Extract =
◆ ◆ ◆ ◆ ◆

Therefore, the infinite product converges to an entire function of $\lambda$, 
whose zeroes are precisely $\tilde{w}_m(x), m\geq 1$ (see \cite{eves}).
 By \cite[4.5.69]{abram}, we have
$$
\cosh(p(x)\sqrt{\lambda})=\prod_{m=1}^{\infty}
\big[1+\frac{4p^2(x)\lambda}{(2m-1)^2\pi^2}\big].
$$
On the other hand, since 
$\frac{4p^2(x)}{(2m-1)^2\pi^2}=\frac{1}{\tilde{w}_m^2(x)}$, we obtain
$$
\frac{\prod_{m=1}^{\infty}\frac{\lambda-\mu_m(x)}{\tilde{w}_m^2(x)}}
{\prod_{m=1}^{\infty}[1+\frac{4p^2(x)\lambda}{(2m-1)^2\pi^2}]}=
\prod_{m=1}^{\infty}\frac{-\mu_m(x)+\lambda}{\tilde{w}_m^2(x)+\lambda}.
$$
Furthermore,
$$
\big| \frac{-\mu_m(x)+\lambda}{\tilde{w}_m^2(x)+\lambda}-1\big|
\leq\frac{|O(1)|}{\big||\lambda|-\frac{(2m-1)^2\pi^2}{4p^2(x)}\big|}.
$$
Therefore, on the circles $|\lambda|=\frac{n^2\pi^2}{p^2(x)}$, the
uniform estimates
$$
\frac{-\mu_m(x)+\lambda}{\tilde{w}_m^2(x)+\lambda}
=\begin{cases}
1+O(\frac{1}{n})& \text{if } n=m \\
1+O(\frac{1}{m^2-n^2})& \text{if } n\neq m
\end{cases}
$$
hold. by \cite[page 165]{trub}, we can write
$$
\prod_{1\leq m}\frac{-\mu_m(x)+\lambda}{\lambda+\tilde{w}_m^2(x)}
=1+O\big(\frac{\log n}{n}\big),
$$
uniformly on these circles. Then
$$
\prod_{1\leq m}\frac{\lambda-\mu_m(x)}{\tilde{w}_m^2(x)}=\cosh
(p(x)\sqrt{\lambda})\Big(1+O\big(\frac{\log n}{n}\big)\Big).

◆ ◆ ◆ ◆ ◆

Written instruction = Continue the infinite-product argument involving $\cosh(p(x)\sqrt{\lambda})$ from the point where it stops.

Given entries =
◆ ◆ ◆ ◆ ◆

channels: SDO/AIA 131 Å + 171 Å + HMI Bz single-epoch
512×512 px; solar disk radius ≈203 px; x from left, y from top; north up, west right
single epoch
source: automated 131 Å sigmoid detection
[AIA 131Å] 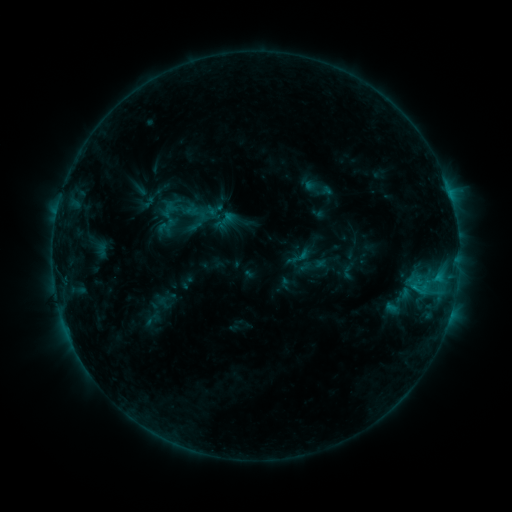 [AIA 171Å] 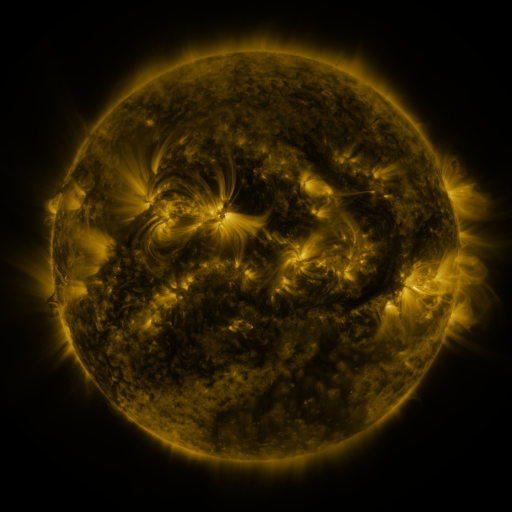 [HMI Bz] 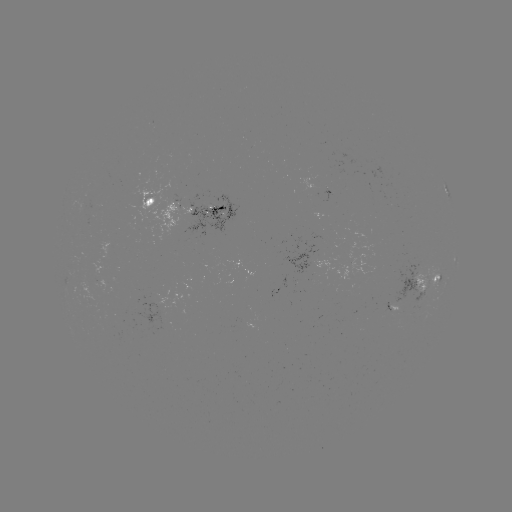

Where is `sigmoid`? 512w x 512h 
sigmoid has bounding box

◆ ◆ ◆ ◆ ◆

Result below =
$$
\end{proof}

\begin{theorem}\label{teo1}
For $0\leq x<t_0$,
$$
S'(x,\lambda)=|\phi(0)|^{-1/2}|\phi(x)|^{1/2}
\prod_{n=1}^{\infty}-\frac{\mu_n(x)}{\tilde{w}^2_n(x)}
\prod_{n=1}^{\infty}(1-\frac{\lambda}{\mu_n(x)}),
$$
where $\tilde{w}_n(x)=\frac{n\pi-\frac{\pi}{2}}{p(x)}$, $p(x)$ is
defined in \eqref{p},  and $\{\mu_n(x)\}$ is
the sequence of eigenvalues for the Dirichlet-Neumann problem
associated with \eqref{orig} on $[0,x]$.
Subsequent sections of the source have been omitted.